SEBASTIÃO TEIXEIRA GOMES

A característica mais marcante da economia brasileira é a profunda desigualdade social. Ao lado de poucos ricos convivem muitos pobres, com graves problemas nutricionais.
Outra característica também importante do Brasil de hoje é a urbanização. O intenso fluxo migratório do campo para a cidade, realizado nas últimas décadas, transformou o país de rural em urbano. Em diversos municípios das regiões Sudeste e Sul menos de 20% da população reside no meio rural.
A combinação destas características leva à conclusão de que o maior índice de pobreza hoje do Brasil está na cidade. Esta é a principal razão de tanta preocupação com o preço de alimentos. Preços elevados têm forte efeito sobre a distribuição de renda porque, relativamente, os pobres gastam mais com alimentos.
Pelas características nutricionais, o leite é um alimento essencial para diversas faixas etárias da população. Por isto, seu abastecimento sempre foi motivo de preocupações por parte do governo. Tais preocupações explicam o tabelamento do preço do leite por quase meio século. Mais recentemente, as preocupações governamentais com o fornecimento do leite às populações mais carentes são traduzidas pelos programas sociais, que distribuem este alimento especialmente para crianças de famílias de baixa renda.
Os argumentos apresentados até então conduzem, naturalmente, à conclusão de que uma política de preços baixos do leite para o consumidor tem grande impacto social. Diante desta realidade resta examinar as consequências de tal política para o produtor de leite. A questão é como compatibilizar preços baixos ao consumidor e lucro ao produtor. Em diversas partes do mundo, a compatibilização é feita através de subsídios. No Brasil esta estratégia parece pouco provável pelas enormes limitações de recursos financeiros do Estado. Mesmo em outros países, que praticam o subsídio, existem fortes pressões locais e internacionais para a sua redução. Assim, o caminho para resolver este aparente impasse não é o subsídio. A palavra mágica que soluciona o problema é tecnologia. Com ela, é possível reduzir o preço do leite sem implicar, necessariamente, prejuízo para o produtor. Tecnologia é sinônimo de produtividade e produtividade significa custos baixos.

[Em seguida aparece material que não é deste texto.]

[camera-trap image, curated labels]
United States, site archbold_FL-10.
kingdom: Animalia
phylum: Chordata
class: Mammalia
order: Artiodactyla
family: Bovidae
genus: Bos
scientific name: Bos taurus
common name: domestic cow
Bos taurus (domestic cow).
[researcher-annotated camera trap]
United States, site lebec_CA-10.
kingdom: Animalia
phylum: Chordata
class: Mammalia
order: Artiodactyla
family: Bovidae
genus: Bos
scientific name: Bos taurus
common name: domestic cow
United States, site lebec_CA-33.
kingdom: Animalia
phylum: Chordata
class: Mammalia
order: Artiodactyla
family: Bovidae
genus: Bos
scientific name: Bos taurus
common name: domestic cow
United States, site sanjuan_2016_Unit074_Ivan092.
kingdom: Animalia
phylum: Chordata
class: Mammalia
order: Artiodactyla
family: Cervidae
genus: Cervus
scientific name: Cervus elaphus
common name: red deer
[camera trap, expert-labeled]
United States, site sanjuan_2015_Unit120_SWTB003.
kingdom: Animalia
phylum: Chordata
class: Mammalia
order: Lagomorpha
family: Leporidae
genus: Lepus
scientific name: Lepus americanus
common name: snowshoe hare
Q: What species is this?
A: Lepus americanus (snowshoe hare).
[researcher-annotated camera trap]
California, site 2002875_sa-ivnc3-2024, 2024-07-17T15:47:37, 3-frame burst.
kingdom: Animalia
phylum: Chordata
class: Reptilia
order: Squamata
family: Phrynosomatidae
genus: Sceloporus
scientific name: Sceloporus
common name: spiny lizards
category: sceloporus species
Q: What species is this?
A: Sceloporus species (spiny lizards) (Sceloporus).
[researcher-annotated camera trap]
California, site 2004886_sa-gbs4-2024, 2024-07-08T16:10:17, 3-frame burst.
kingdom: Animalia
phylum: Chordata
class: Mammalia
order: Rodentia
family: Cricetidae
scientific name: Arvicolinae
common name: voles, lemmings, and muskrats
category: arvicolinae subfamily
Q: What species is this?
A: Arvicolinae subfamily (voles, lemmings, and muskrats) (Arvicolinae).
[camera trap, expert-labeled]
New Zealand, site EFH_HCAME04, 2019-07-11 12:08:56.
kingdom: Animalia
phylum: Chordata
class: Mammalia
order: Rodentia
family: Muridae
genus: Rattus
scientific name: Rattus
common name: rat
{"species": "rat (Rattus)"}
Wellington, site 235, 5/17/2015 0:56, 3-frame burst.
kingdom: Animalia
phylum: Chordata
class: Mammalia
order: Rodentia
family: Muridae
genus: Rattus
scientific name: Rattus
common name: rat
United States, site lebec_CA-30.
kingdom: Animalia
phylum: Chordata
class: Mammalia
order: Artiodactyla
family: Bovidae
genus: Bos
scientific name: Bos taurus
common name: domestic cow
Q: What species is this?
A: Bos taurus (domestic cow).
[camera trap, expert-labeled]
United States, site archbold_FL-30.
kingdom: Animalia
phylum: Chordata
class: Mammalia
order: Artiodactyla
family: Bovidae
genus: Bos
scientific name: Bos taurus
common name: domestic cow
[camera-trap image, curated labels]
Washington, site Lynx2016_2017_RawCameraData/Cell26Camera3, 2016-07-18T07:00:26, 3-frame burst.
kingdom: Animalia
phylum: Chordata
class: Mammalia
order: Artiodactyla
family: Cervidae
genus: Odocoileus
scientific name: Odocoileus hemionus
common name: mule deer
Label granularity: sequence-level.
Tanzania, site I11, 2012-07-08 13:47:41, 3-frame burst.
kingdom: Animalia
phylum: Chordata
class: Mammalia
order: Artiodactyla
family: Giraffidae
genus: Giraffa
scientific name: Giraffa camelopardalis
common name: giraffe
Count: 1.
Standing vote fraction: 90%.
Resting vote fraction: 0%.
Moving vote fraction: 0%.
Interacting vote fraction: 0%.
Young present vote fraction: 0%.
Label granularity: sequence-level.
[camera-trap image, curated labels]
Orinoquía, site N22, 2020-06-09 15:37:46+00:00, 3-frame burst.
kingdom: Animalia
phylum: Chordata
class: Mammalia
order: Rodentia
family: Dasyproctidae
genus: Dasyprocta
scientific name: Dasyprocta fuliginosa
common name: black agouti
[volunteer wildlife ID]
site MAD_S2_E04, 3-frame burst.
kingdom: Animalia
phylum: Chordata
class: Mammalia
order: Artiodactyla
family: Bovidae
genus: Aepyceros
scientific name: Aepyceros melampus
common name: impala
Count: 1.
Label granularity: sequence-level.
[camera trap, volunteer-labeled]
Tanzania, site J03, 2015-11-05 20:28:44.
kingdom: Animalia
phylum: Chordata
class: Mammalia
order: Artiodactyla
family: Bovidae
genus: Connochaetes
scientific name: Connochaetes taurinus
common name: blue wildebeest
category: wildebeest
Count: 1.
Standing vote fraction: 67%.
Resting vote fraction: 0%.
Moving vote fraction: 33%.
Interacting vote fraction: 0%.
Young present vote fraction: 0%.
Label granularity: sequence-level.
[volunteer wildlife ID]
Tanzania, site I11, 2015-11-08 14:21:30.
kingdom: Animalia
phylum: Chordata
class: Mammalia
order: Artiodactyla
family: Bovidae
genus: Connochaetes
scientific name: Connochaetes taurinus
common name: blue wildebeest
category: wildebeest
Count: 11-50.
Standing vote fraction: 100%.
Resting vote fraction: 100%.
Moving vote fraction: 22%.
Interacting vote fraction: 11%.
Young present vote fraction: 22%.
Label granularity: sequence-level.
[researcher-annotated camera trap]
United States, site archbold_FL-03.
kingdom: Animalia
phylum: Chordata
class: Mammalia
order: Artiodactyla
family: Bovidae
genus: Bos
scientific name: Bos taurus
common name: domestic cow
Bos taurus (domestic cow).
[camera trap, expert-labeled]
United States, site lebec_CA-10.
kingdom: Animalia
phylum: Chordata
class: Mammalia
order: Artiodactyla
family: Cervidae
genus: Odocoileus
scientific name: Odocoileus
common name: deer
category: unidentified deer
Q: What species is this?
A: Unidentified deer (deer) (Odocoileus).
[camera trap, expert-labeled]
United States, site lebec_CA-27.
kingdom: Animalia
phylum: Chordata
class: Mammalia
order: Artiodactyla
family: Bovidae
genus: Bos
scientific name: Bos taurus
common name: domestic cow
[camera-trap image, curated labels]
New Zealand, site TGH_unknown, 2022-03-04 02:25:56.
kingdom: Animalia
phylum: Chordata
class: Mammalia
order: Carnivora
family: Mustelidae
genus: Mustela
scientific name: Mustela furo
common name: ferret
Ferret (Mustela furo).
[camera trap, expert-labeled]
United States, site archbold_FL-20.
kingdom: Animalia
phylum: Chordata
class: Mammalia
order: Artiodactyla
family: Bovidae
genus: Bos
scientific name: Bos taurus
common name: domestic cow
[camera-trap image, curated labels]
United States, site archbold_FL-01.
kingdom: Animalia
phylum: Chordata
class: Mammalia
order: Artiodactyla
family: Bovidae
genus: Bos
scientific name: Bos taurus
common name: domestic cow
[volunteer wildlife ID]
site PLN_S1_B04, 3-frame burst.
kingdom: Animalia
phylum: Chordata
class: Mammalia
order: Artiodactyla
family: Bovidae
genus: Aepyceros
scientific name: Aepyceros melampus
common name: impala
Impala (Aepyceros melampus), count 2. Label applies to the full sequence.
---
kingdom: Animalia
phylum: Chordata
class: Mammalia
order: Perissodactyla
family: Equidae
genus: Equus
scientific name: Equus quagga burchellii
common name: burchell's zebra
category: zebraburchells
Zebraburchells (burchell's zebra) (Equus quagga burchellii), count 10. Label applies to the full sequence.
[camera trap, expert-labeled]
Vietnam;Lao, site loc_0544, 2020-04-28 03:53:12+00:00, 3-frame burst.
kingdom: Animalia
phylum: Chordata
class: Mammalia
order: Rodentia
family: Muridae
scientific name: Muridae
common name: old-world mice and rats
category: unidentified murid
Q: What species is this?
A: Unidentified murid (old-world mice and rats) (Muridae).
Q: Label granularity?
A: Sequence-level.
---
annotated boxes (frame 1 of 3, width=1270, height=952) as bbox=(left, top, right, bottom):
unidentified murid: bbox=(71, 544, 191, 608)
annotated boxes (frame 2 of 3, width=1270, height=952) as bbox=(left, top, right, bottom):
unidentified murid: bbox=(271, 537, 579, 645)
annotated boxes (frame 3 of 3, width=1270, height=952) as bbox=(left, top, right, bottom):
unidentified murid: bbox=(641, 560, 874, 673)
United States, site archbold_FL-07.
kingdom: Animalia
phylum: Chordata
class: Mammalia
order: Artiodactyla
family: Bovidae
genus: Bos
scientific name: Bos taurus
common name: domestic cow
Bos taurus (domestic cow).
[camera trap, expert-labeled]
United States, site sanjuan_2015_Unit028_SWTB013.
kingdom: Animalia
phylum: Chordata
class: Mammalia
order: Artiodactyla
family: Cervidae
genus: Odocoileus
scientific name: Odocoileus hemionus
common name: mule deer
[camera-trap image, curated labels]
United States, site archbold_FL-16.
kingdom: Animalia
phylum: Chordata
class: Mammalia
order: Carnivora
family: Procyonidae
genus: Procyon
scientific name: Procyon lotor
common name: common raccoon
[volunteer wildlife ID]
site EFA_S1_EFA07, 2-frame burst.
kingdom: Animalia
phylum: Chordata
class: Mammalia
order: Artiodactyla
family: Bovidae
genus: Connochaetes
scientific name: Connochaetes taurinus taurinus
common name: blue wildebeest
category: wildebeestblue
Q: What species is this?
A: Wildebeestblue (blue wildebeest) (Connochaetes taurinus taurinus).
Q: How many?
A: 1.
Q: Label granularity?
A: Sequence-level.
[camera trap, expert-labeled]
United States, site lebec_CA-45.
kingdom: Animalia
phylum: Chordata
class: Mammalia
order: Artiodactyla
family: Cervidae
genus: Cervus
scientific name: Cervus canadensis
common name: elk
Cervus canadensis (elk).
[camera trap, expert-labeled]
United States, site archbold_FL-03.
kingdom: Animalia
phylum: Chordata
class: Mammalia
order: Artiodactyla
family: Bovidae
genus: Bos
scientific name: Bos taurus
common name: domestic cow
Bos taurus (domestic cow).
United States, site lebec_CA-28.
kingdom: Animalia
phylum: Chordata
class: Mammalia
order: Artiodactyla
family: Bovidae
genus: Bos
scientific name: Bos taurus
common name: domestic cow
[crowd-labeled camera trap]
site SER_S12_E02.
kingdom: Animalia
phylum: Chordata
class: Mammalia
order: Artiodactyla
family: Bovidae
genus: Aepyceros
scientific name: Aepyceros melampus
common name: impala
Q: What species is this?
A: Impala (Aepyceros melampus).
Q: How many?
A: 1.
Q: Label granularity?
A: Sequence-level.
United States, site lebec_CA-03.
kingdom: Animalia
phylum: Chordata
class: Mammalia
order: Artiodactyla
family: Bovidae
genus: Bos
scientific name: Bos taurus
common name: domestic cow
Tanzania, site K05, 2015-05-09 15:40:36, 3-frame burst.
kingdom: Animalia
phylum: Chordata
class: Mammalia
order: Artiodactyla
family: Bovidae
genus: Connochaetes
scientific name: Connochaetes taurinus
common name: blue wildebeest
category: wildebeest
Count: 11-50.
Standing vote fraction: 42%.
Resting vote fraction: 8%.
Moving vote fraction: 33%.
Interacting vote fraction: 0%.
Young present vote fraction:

Estudos conduzidos pela Embrapa mostram significativa redução do custo de produção com o aumento da produtividade do rebanho, conforme indicam os dados do quadro abaixo.
Evidentemente que o consumidor irá preferir comprar leite do produtor que alcança maior produtividade, porque isto significa pagar menos pela sua compra. Em razão do consumidor apropriar parte dos benefícios da tecnologia, sua preferência é pelo estrato mais produtivo. Em outras palavras, sua preferência é pelo profissional do leite, aquele que cuida de seu negócio com eficiência. Isto significa que a modernização da produção de leite traz benefícios tanto para o produtor, quanto para o consumidor.
O autêntico profissional do leite enfrenta, hoje, dois inimigos, um interno e outro externo. O interno é o safrista, que concentra sua produção de leite na época das chuvas; o externo é a importação subsidiada de derivados lácteos. O remédio para estes dois males é a fiscalização do controle de qualidade do leite e a aplicação de tarifas compensatórias.
As recentes mudanças na regulamentação do controle de qualidade foram desastrosas na prática. Agora, produtos comercializados entre Estados são fiscalizados pelo governo federal; produtos comercializados dentro do Estado, pelo governo estadual e produtos comercializados dentro do município, pelo governo municipal. Antes toda a fiscalização era de responsabilidade do governo federal. A descentralização completamente solta da fiscalização tem se mostrado ineficiente, facilitando a fraude e criando condições de desigualdade entre os produtores que investem em tecnologia de produção com qualidade e os que apenas exploram, à margem, a atividade leiteira. Por razões políticas a volta da centralização da fiscalização do controle de qualidade não será um caminho fácil. Entretanto, deve ser perseguida como importante instrumento de modernização da produção de leite do Brasil.
Quanto à aplicação de tarifas compensatórias, elas não podem ser descartadas em razão dos pesados subsídios que até hoje existem no mercado internacional do leite. Não se trata apenas de proteger o produtor nacional ineficiente, mas impedir uma competição desigual até mesmo com os produtores eficientes, com graves prejuízos tanto para o produtor, no curto prazo, quanto para o consumidor, no longo prazo.
Em decorrência das últimas eleições, o país está próximo de ter um novo governo, com grandes promessas na área social. São conhecidos os graves problemas na área da saúde, com destaque para a desnutrição. Em grande medida, o pagamento da dívida social inclui a possibilidade de mais e melhores alimentos para as populações mais carentes. Neste contexto, o leite assume papel importante pelas suas características nutricionais. Para que o leite possa participar, efetivamente, do resgate da dívida social deve-se incluir questões tais como: preço ao consumidor, lucro do produtor, modernização da atividade leiteira, fiscalização do controle de qualidade, preferência pelo profissional do leite e tarifas compensatórias.